We had many, many terabytes a day being generated and needed to analyze that. We didn't want to build a huge team to just throw bodies at the problem. Instead, we wanted to really take an analytics approach to it. So, we found that Snowflake worked really well for our security program.
And then we were telling customers about how we're protecting their data, they said, “You know what? That's interesting because we actually are struggling with this as well.” And so we started talking to customers about their approach to doing detection and response at cloud scale, to identifying risks in their environment, to measuring the improvement of their security program over time.
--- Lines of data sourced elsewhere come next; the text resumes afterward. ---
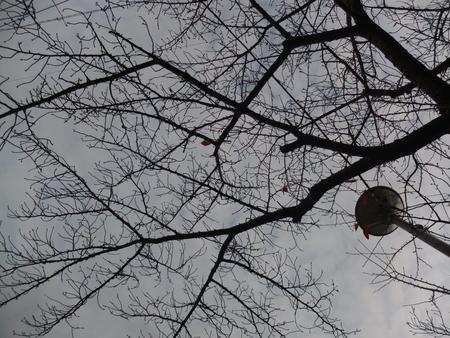 桜 2020年12月10日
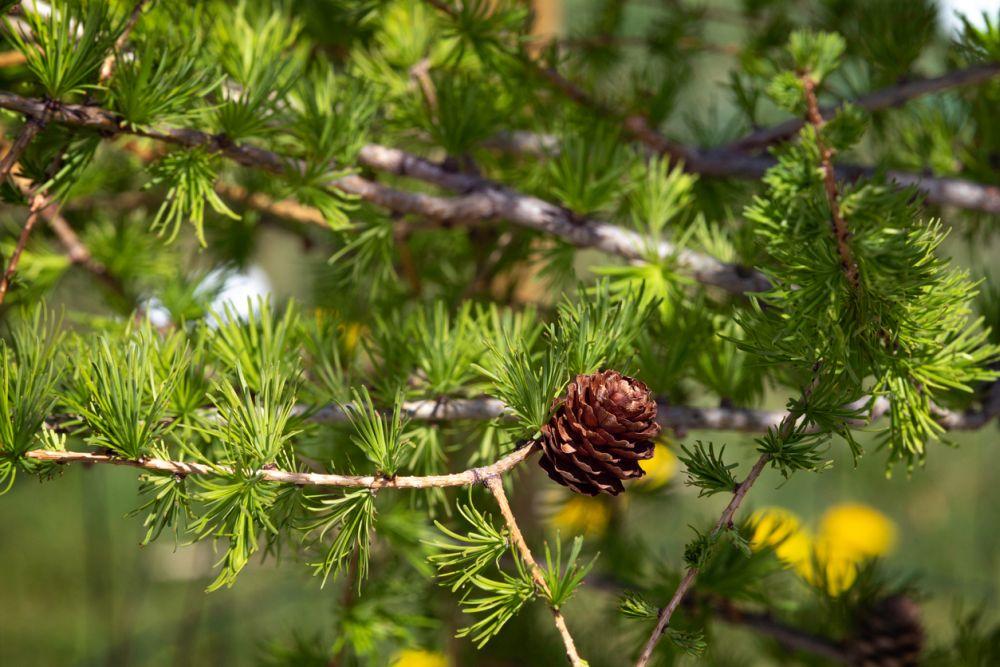 Árvore de lariço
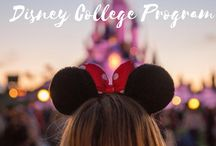 Disney College Program / Have you've been accepted to stay at the most magical place on earth? Are you looking for all the information you can receive for your internship? Well look no further, all you have wished for is here. This board is dedicated to tips, tricks, and ideas about the Disney College Program and Disney (for when you're hanging out in the parks). If you're like me, you've been looking high and low for boards to guide you and I believe this one can help you too!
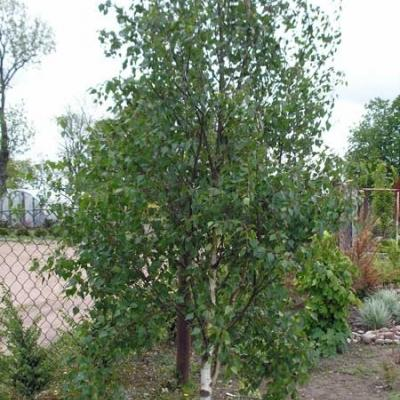Береза повислая «Фастигиата» (Betula pendula «Fastigiata»)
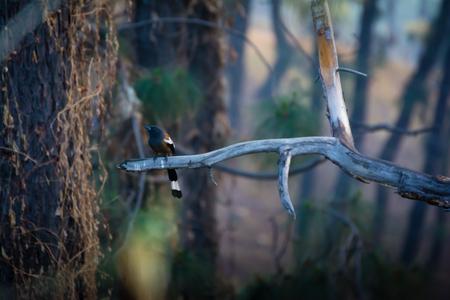 Long tail bird on a tree branch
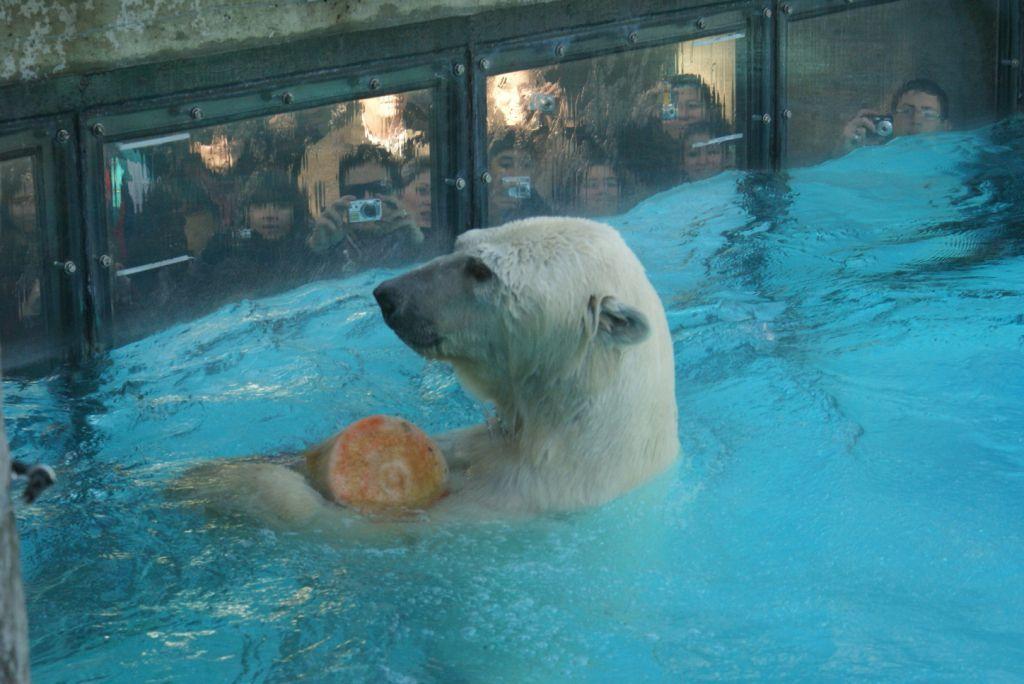 Murió el oso polar del Zoo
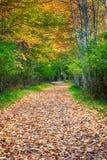 Jesień kolorowa droga obraz stock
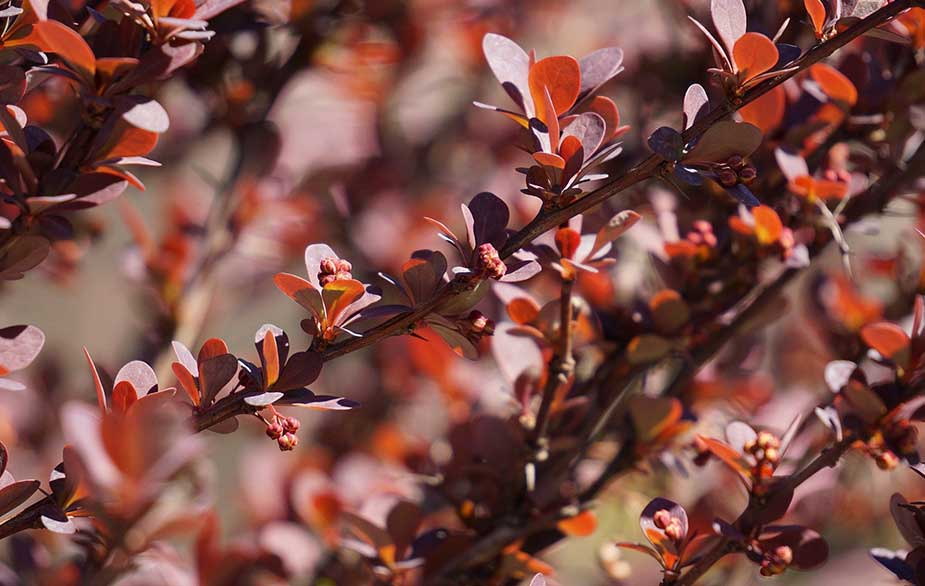 Barberry leaves (Berberis sp.)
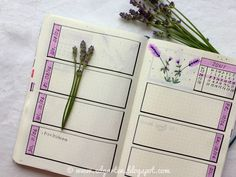 Edgarten - Gartenblog: 📘  Bullet Journal - Juni mit Lavendel - Tag 78 Bullet Journal, Juni, Journal Ideas, Planners, Homeschooling, Journals, Notebook, Small Notebook, Day Planner Organization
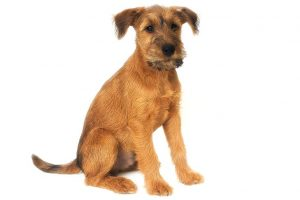 Irish Terrier Dog Breed Information – All You Need To Know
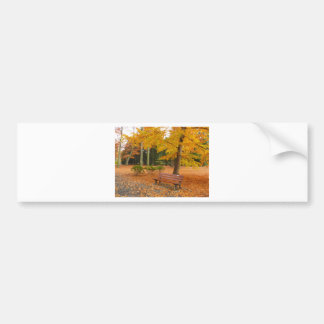 Peaceful and Quiet Autumn in the Park Bumper Sticker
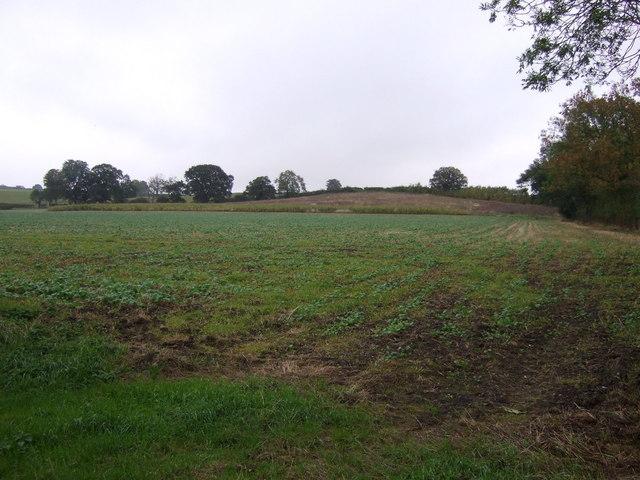 Farmland, Edenham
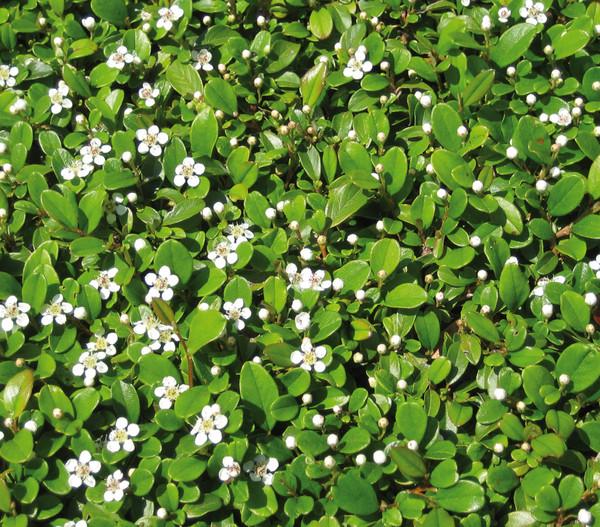 Zwergmispel 39 frieders evergreen 39 dehner for Evergreen pflanzen
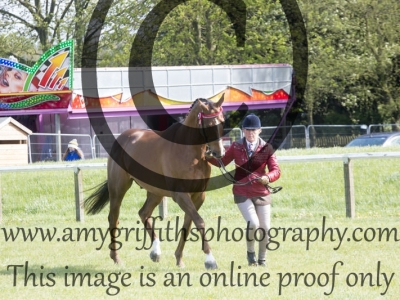 Class  45 – Racehorse – Blemish and all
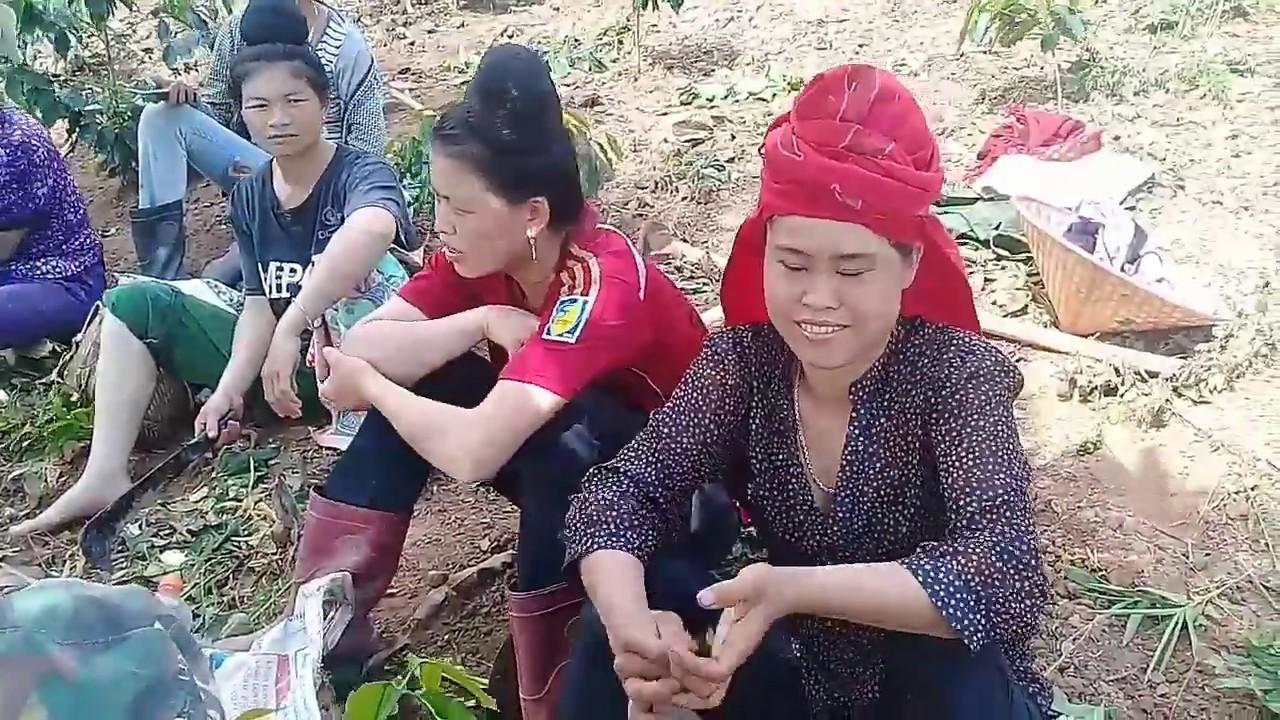 Các Cô Gái Thái Xinh Đẹp Trên Tik Tok P5 | DT Thái VN
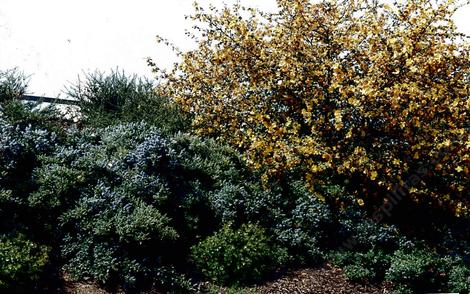 Ceanothus Joyce Coulter and Fremontia  - grid24_12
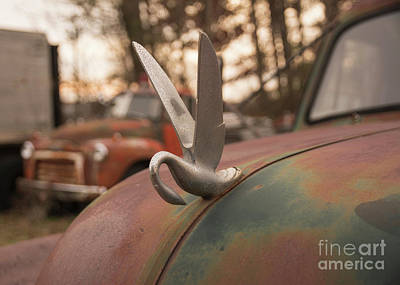 Photograph - Swan Hood Ornament by Terry Rowe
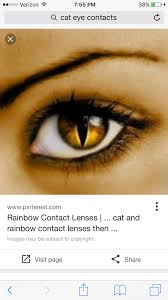 realistic cat eye contacts on the hunt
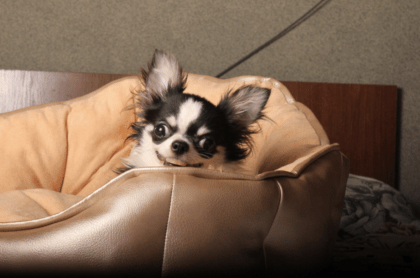 dog relaxing in their dog bed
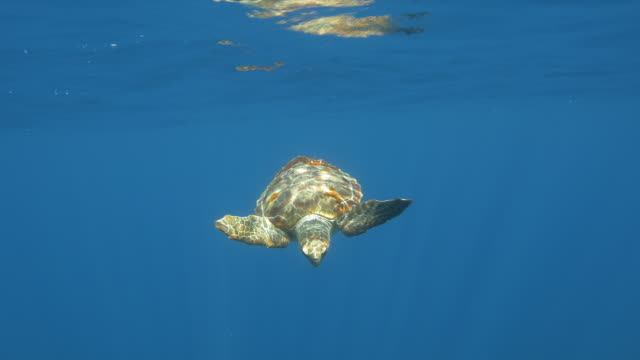 loggerhead sea turtle in the blue - 40 seconds or greater stock videos & royalty-free footage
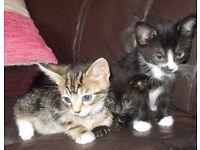 2 tabby kittens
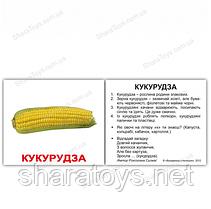 """Обучающие украинские мини карточки с фактами """"Овощи"""""""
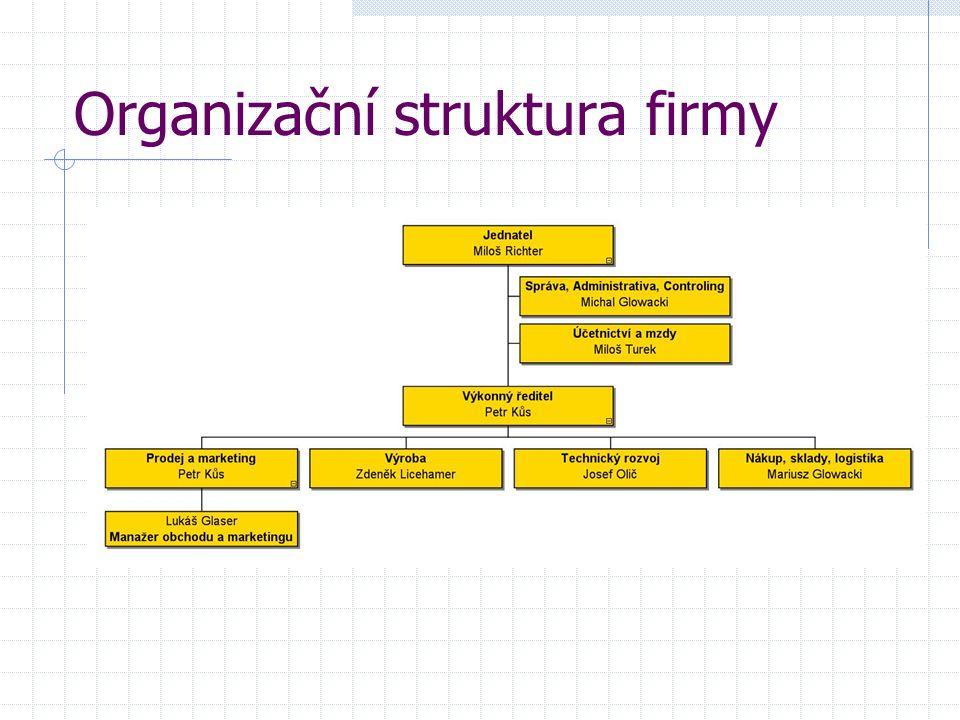 Organizační struktura firmy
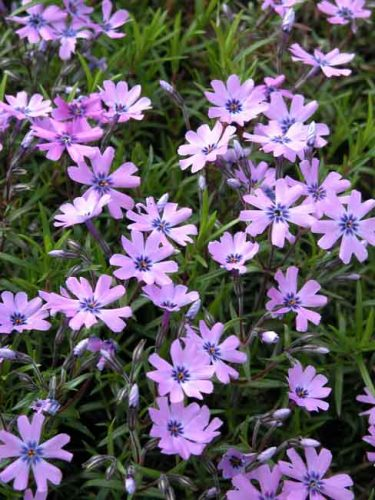 Phlox subulata 'Purple Beauty' - moss phlox for containers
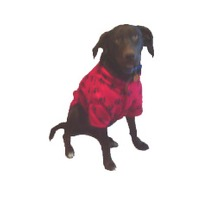Large_dog_redpaw_coat_medium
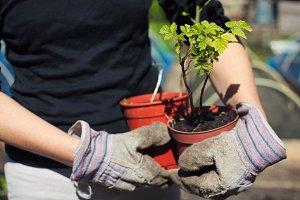 Gardener holding raspberry plants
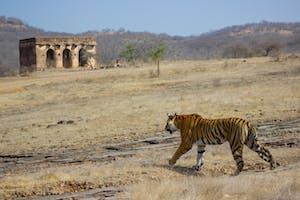 Tiger Spotting At  Ranthambore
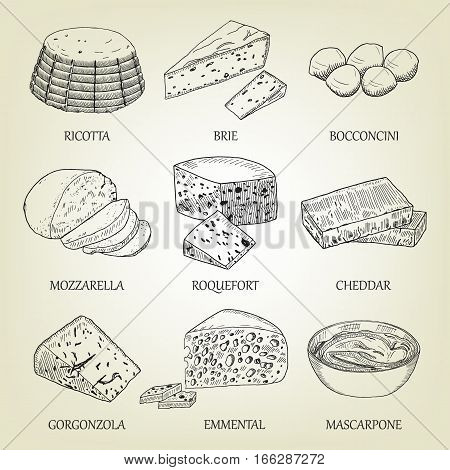 Set of different kinds of graphic cheese. Realistic vector sketch with dairy product. Curds collection used for logo design, recipe book, advertising cheese or restaurant menu.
And we found that everybody was struggling with this and that the current standard approach was actually not working well in this new cloud-centric reality that we were all in.
And we found that we were able to identify and work with vendors that saw the world the way that we did. Where wouldn't it be nice if customers could own all their data in their own data platform with the vendor enabling that? So the ecosystem started coming in and it became much easier. We started seeing that there's a real problem here, especially around SIEM (Security Information and Event Management), with customers very much struggling and actively looking for alternatives.
At the same time, we saw these kinds of open threat detection solutions that embrace the idea of running on Snowflake gaining more and more customers. And we decided that this will be a key focus for the company and to work on it.
I'd love to hear a bit about the SIEM use case. It seems like that's been the biggest area of focus for you so far. What are the initial tangible benefits that you see customers realizing when they move their SIEM to Snowflake?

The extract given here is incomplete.